Bach will make a one-day trip from COVID-19 hot spot Tokyo to Hiroshima — where daily coronavirus cases have numbered fewer than a dozen in recent weeks — to visit the Hiroshima Peace Park, which commemorates the 1945 U.S. atomic bombing of the city. The same day, John Coates, who heads the IOC’s Coordination Commission for the Tokyo Games, will visit the Nagasaki Peace Park.
Local government leaders are welcoming the move, with Hiroshima Gov. Hidehiko Yuzaki saying that he wants Bach to send a powerful message toward realizing a world without nuclear weapons.
“It’s a valuable opportunity to spread Hiroshima’s wish for permanent world peace to the sports world,” Hiroshima Mayor Kazumi Matsui said.
But critics, including hibakusha groups, wonder if it’s merely a publicity stunt by the IOC.
“For Bach to leave Tokyo, where there is a state of emergency, and come to Hiroshima is not something that will be accepted by a lot of people. It’s inevitable that his trip will be criticized as being taken for political reasons,” the Hiroshima Congress against A- and H-Bombs said in a statement.
With coronavirus cases rising in Tokyo in recent days, the capital is once again under a state of emergency. Spectators will be banned from almost all Olympic venues and quarantine measures for those involved in the games are strict. Fears remain that the Olympics could turn into a COVID-19 superspreader event.
Recent gaffes by Bach haven’t helped win the hearts of Japanese public. On Tuesday, he mistakenly referred to the Japanese people as the Chinese people. Although Bach quickly corrected his remark, it triggered a social media backlash and made headlines in mainstream media.
The IOC may be viewing this as an opportunity to turn around a hostile atmosphere, with Bach facing protests and criticism wherever he goes, says Jules Boykoff, professor of politics and government at Pacific University and an expert on the Olympics.
“It’s clear that the Olympics needs a win right now,” Boykoff said.
Bach is not the first IOC president to visit Hiroshima. In October 1994, IOC President Juan Antonio Samaranch visited the city. After a tour of the Hiroshima Peace Museum, he wrote in the guest book: “Today Hiroshima is the ‘City of Peace.’ The Olympic Movement is also enforcing peace in the world.”
The IOC has long talked about the importance of international peace efforts. It cooperates with various overseas groups, including nongovernmental organizations involved in peace efforts and with United Nations’ agencies.
During the 2018 Winter Olympics in Pyeongchang, South Korea, Bach helped realize North Korea’s participation in the games.
But it’s long been speculated that the IOC president may be getting involved in peace activities with a particular goal in mind.
“The aim of Bach’s visit is to lobby for the Nobel Peace Prize. We mentioned that to Hiroshima officials, but didn’t get a reply,” says Naruaki Kuno, who belongs to a separate group of smaller associations in Hiroshima opposed to the visit.

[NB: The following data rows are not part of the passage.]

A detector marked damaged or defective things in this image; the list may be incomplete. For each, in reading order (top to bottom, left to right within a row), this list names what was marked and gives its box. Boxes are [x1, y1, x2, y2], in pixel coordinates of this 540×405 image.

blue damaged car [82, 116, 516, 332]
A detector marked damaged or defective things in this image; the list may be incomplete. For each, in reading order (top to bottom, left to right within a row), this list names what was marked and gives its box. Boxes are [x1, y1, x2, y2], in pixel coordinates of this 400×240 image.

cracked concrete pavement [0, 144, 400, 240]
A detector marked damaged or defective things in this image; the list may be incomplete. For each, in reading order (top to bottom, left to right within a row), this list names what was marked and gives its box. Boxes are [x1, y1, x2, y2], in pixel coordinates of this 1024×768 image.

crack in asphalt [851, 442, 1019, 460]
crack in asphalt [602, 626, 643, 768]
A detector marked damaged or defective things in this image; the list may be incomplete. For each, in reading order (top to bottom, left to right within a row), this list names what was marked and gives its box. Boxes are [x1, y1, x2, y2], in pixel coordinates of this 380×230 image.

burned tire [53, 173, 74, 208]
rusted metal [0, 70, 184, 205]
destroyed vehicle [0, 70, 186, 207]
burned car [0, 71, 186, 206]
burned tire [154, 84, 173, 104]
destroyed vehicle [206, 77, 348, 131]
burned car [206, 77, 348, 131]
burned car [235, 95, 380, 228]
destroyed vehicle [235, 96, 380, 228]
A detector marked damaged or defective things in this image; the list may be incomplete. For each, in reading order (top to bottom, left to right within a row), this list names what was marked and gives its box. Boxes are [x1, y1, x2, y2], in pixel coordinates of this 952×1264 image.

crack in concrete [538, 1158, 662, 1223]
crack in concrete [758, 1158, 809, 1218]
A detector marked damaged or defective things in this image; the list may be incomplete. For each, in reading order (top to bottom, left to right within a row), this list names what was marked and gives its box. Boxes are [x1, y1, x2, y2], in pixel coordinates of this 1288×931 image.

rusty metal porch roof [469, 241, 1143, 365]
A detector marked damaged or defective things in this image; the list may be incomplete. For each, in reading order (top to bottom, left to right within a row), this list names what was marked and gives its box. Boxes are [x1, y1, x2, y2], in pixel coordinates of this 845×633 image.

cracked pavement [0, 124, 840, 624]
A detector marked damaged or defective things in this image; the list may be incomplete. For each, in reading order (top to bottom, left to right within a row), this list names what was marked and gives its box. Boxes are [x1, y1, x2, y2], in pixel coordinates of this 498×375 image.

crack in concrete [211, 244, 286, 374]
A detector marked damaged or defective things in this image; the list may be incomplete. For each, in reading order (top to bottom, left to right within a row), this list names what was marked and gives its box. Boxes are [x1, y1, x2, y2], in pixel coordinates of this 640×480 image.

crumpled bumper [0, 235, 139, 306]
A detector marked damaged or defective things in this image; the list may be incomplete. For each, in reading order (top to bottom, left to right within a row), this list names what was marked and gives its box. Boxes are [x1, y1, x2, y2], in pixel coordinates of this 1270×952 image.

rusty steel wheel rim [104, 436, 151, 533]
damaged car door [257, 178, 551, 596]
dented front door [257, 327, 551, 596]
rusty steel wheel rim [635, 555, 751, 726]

The IOC, for its part, has been less forthcoming. Its official reply to questions in 2018 as to whether Bach might be nominated for the Nobel Peace Prize on behalf of the organization was that there had been no formal discussion on the matter.
However, when Bach was awarded the Seoul Peace Prize in October, he touched on the historical connections between the Olympic movement and the Nobel Peace Prize.
“When (Baron Pierre de) Coubertin founded the IOC in 1894 at the University of Sorbonne in Paris, he did so in the presence and with the full support of leading figures of the international peace movement of the time,” Bach said. “At this founding moment, six of the first 13 future winners of the Nobel Peace Prize were present to support Coubertin’s vision. This demonstrates that, for the IOC, sport and peace were intricately intertwined from its first moment of existence.”